Detection Methods for CVE-2023-1932
Indicators of Compromise
- Unusual HTML patterns in user input fields containing incomplete tag structures (missing > characters)
- JavaScript execution attempts from stored user content that should have been sanitized
- Browser console errors indicating malformed HTML rendering in user-contributed content areas
- Unexpected DOM modifications or script inclusions on pages displaying user-generated content
Detection Strategies
- Implement Web Application Firewall (WAF) rules to detect malformed HTML patterns, specifically tags ending with < instead of >
- Deploy Content Security Policy (CSP) headers to restrict script execution sources and report violations
- Enable application logging on input validation events and monitor for SafeHtml validation passes on suspicious content
- Utilize browser-based XSS auditors and monitoring tools to detect client-side script injection attempts
Monitoring Recommendations
- Review application logs for unusual HTML content patterns passing through SafeHtml-validated fields
- Monitor for CSP violation reports indicating attempted script execution from untrusted sources
- Implement real-time alerting on web application security events related to input validation bypass attempts
- Conduct periodic security scans of stored user content to identify potentially malicious HTML that bypassed validation
How to Mitigate CVE-2023-1932
Immediate Actions Required
- Audit all application code using the @SafeHtml annotation from Hibernate Validator to identify potentially affected input handling
- Implement additional server-side HTML sanitization using a library such as OWASP Java HTML Sanitizer as a defense-in-depth measure
- Deploy Content Security Policy headers to mitigate the impact of any successful XSS exploitation
- Review and update Web Application Firewall rules to detect and block malformed HTML injection attempts
Patch Information
Organizations should consult the Red Hat CVE-2023-1932 Advisory for the latest patch information and version guidance specific to their deployed Red Hat products.
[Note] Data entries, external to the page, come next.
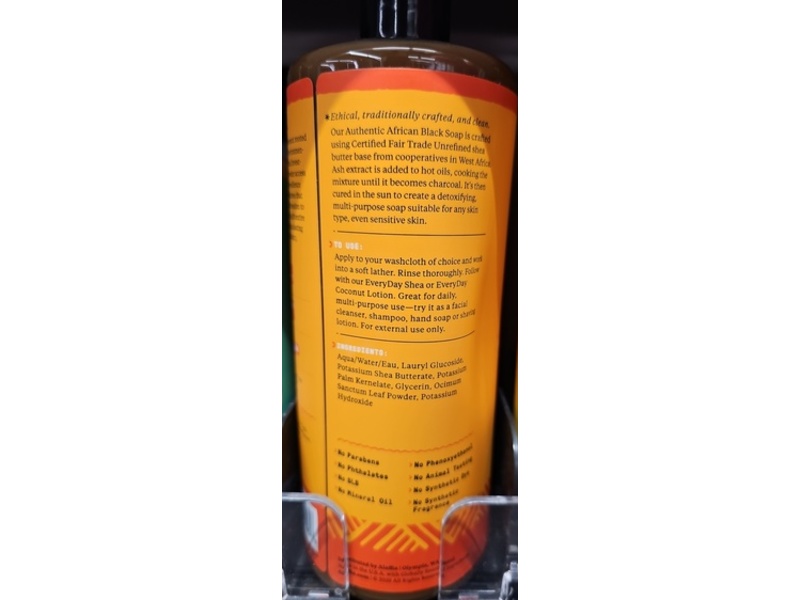 Alaffia Authentic African Black Soap, Unscented, 16 fl oz/473 mL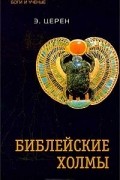 Эрих Церен - Библейские холмы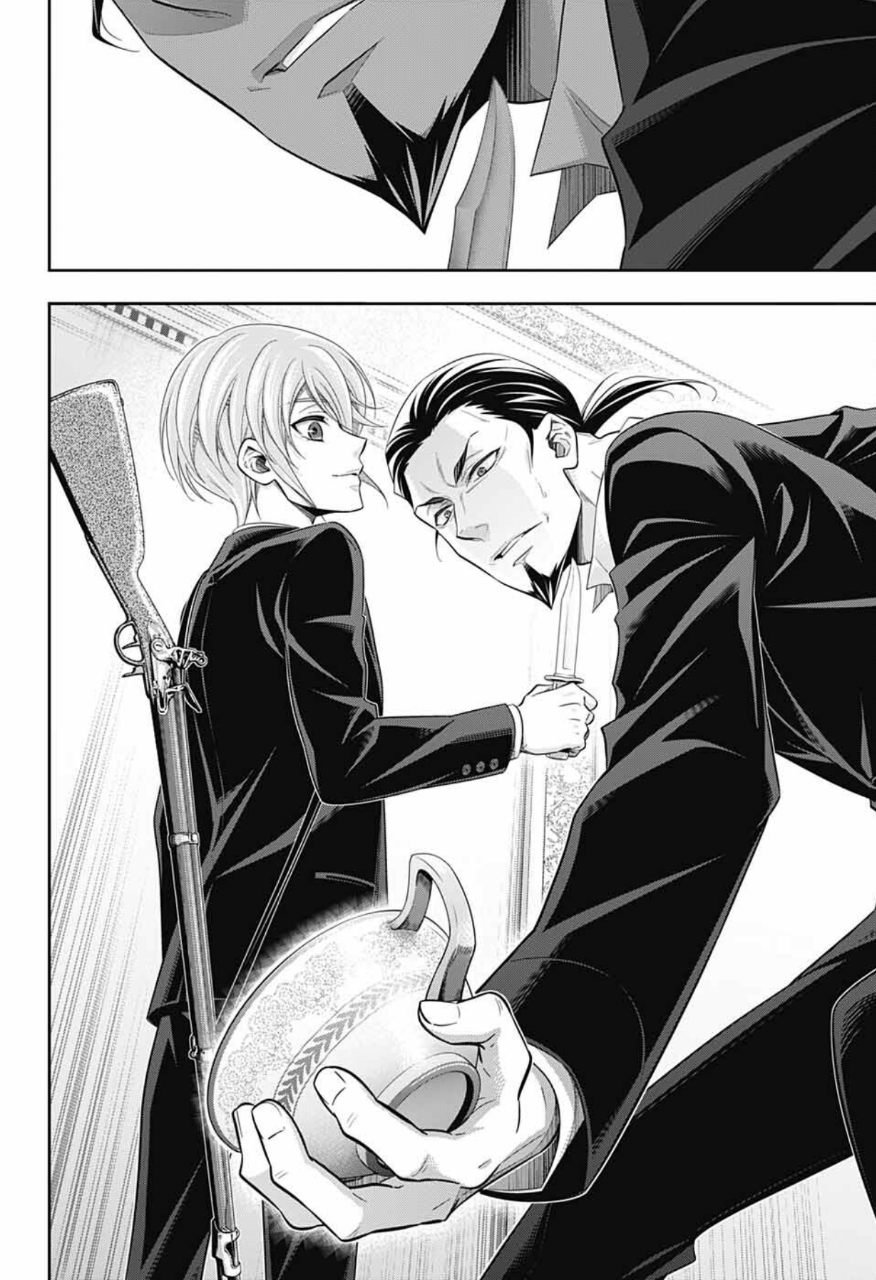 Yuukoku no Moriarty: The Remains Chapter 4 Image 20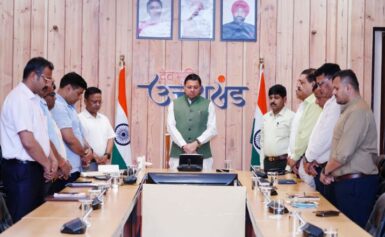 आतंकी हमले में मारे गए निर्दोष लोगों को अर्पित की श्रद्धांजलि
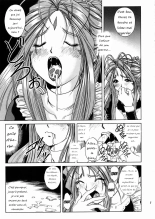 Goddess Assault 2 : page 8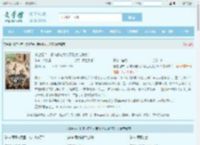 搬空祖产!资本家老太带孕肚女儿杀疯!全文免费阅读,搬空祖产!资本家老太带孕肚女儿杀疯!完整版 - 文学馆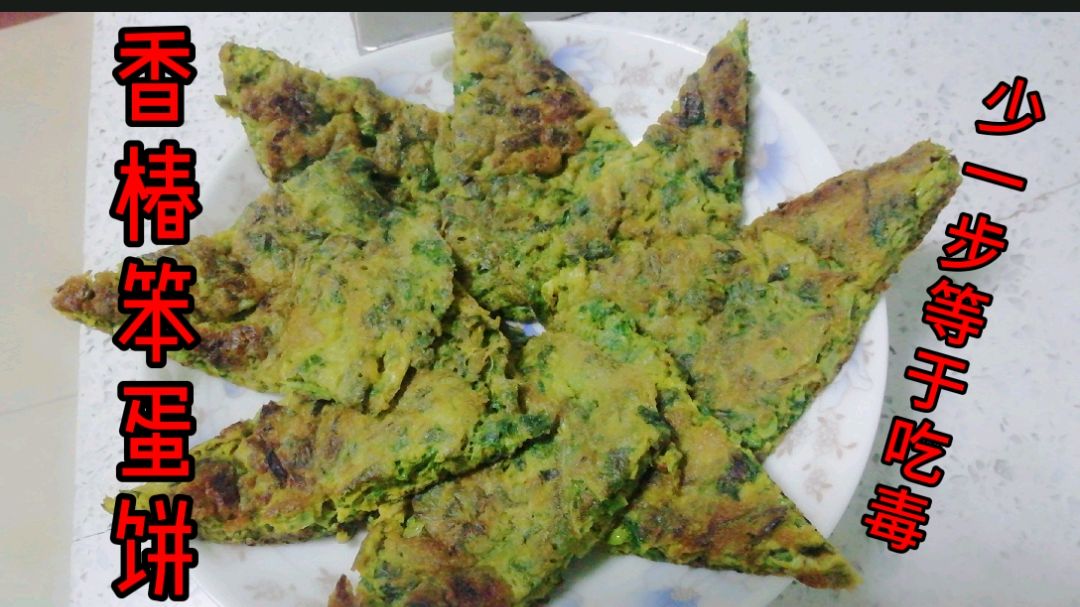 春日香椿芽和笨鸡蛋是绝配,减脂强身时令美味,少一步等于在吃毒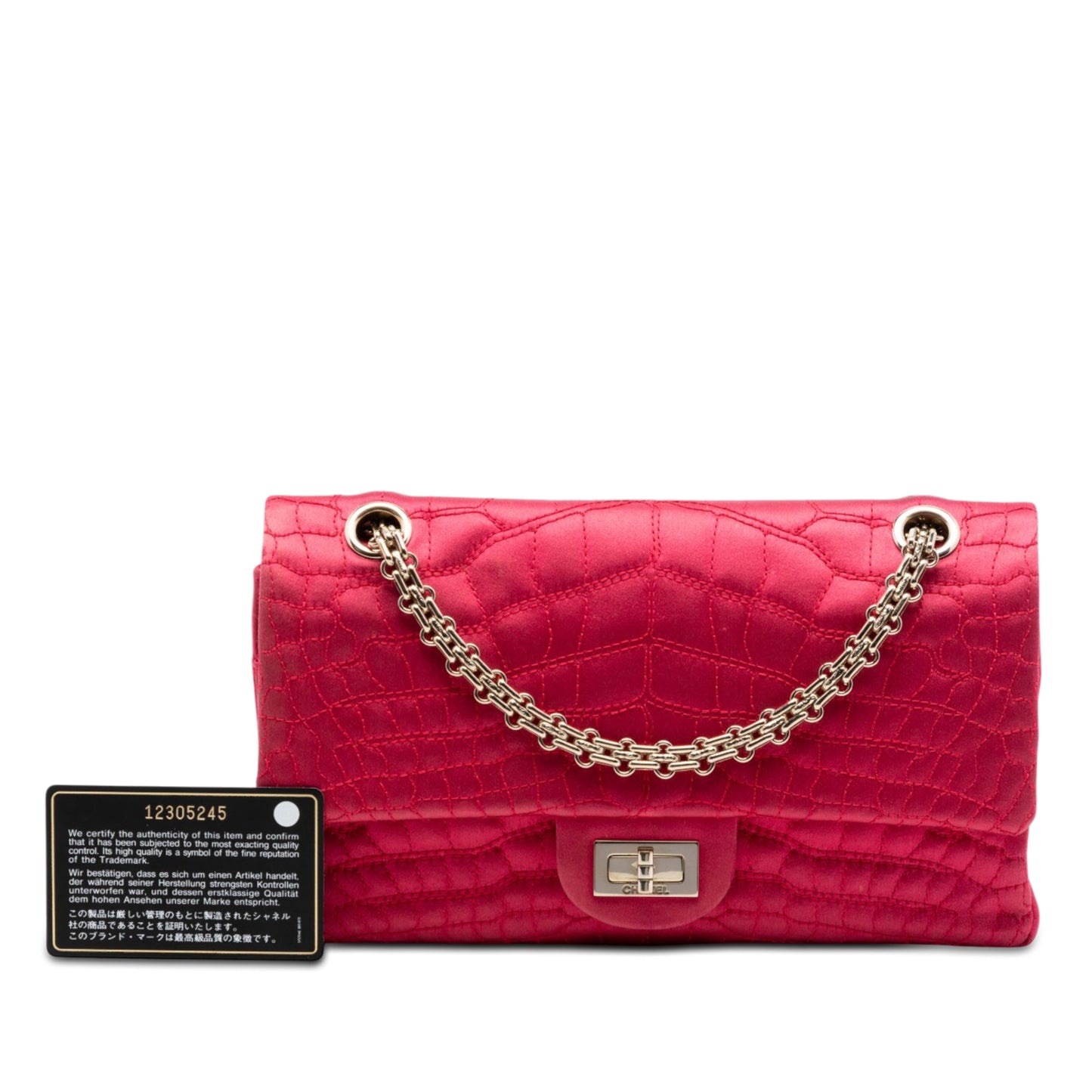 Chanel Croc Quilted Satin Reissue 2.55 Double Flap 225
Additional technical details are available in Red Hat Bug Report #1809444. Note that the @SafeHtml annotation has been deprecated in newer versions of Hibernate Validator, and migration to alternative sanitization approaches is recommended.
Workarounds
- Replace usage of @SafeHtml with a dedicated HTML sanitization library such as OWASP Java HTML Sanitizer or jsoup with appropriate safelist configurations
- Implement custom Bean Validation constraints with more robust HTML parsing that accounts for malformed tag structures
- Apply strict Content Security Policy headers with script-src 'self' to prevent execution of injected scripts
- Use output encoding consistently when rendering user-supplied content to prevent browser interpretation of HTML markup
# Example CSP header configuration for Apache
# Add to httpd.conf or .htaccess
Header set Content-Security-Policy "default-src 'self'; script-src 'self'; style-src 'self' 'unsafe-inline'; img-src 'self' data:; frame-ancestors 'none';"
Disclaimer: This content was generated using AI. While we strive for accuracy, please verify critical information with official sources.